If an operator prefers to favor availability over consistency, the configuration property suspend_pruning_if_nats_unavailable can be used to ignore route TTL and prevent pruning in the event that Gorouter cannot connect to NATS. This config option will also set max reconnect in the NATS client to -1 (no limit) which prevents Gorouter from crashing and losing its in-memory routing table. This configuration option is set to false by default.
Warning
There is a significant probability of routing to an incorrect backend endpoint in the case of port re-use. Suspending route pruning should be used with caution.
DropletStaleThreshold: Time after which Gorouter considers the route
information as stale.
NATS PingInterval: Interval configured by the NATS client to
ping configured NATS servers.
MinimumRegistrationInterval: Expected interval for
Gorouter clients to send the routing info. (e.g., Route
Registrar)
In a deployment with multiple NATS servers, if one of the servers becomes unhealthy, Gorouter should fail over to a healthy server (if any available) before DropletStaleThreshold value is reached to avoid pruning routes.
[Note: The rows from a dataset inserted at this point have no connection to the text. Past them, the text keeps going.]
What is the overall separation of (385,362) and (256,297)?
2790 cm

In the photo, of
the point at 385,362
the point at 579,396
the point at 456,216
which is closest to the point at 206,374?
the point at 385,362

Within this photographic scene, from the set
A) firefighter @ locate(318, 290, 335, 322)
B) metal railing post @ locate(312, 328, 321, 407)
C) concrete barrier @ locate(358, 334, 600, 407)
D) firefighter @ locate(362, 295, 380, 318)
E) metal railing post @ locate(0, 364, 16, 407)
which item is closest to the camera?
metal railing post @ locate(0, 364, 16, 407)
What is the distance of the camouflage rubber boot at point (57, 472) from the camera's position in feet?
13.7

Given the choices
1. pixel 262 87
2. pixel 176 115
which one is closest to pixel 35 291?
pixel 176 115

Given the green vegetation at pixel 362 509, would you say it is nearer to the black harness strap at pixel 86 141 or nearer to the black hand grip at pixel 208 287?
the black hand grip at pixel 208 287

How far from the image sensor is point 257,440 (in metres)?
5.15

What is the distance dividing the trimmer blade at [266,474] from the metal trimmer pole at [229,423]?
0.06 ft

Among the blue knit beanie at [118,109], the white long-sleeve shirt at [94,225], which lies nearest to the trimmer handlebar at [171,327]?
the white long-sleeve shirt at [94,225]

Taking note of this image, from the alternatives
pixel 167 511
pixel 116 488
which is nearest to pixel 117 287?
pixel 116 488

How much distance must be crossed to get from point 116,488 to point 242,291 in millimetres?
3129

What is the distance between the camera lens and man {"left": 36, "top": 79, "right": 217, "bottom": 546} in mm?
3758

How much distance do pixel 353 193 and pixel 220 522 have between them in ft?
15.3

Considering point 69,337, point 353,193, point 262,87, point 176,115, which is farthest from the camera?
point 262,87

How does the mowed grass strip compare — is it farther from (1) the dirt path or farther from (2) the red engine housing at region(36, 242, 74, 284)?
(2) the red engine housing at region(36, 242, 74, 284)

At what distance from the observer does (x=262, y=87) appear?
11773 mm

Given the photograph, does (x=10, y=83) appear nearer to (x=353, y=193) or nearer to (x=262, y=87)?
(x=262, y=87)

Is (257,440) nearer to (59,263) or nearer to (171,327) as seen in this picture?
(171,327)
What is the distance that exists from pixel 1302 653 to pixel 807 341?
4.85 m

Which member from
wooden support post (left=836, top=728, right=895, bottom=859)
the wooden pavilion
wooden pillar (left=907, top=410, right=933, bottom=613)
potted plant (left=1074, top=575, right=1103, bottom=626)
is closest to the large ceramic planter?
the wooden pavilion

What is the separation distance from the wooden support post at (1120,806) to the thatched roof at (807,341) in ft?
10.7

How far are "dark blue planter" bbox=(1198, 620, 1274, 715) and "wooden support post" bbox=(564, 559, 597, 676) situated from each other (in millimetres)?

Ping interval for NATS clients is calculated by the following equation:
PingInterval = (DropletStaleThreshold - (StartResponseDelayInterval +
minimumRegistrationInterval) - (NATS Timeout * NumberOfNatsServers))/3
(StartResponseDelayInterval + minimumRegistrationInterval): This part accounts for the startup
delay before Gorouter accepts requests, plus the registration interval from Gorouter clients.
(NATS Timeout * NumberOfNatsServers): This part accounts for the number of configured NATS servers.
The default connection timeout for NATS clients is 2 seconds.
Currently, operators cannot set the value for
DropletStaleThreshold and StartResponseDelayInterval, so there is no practical
need for the above equation to calculate the ping interval. After careful
consideration of different scenarios, the interval is set to 20 seconds.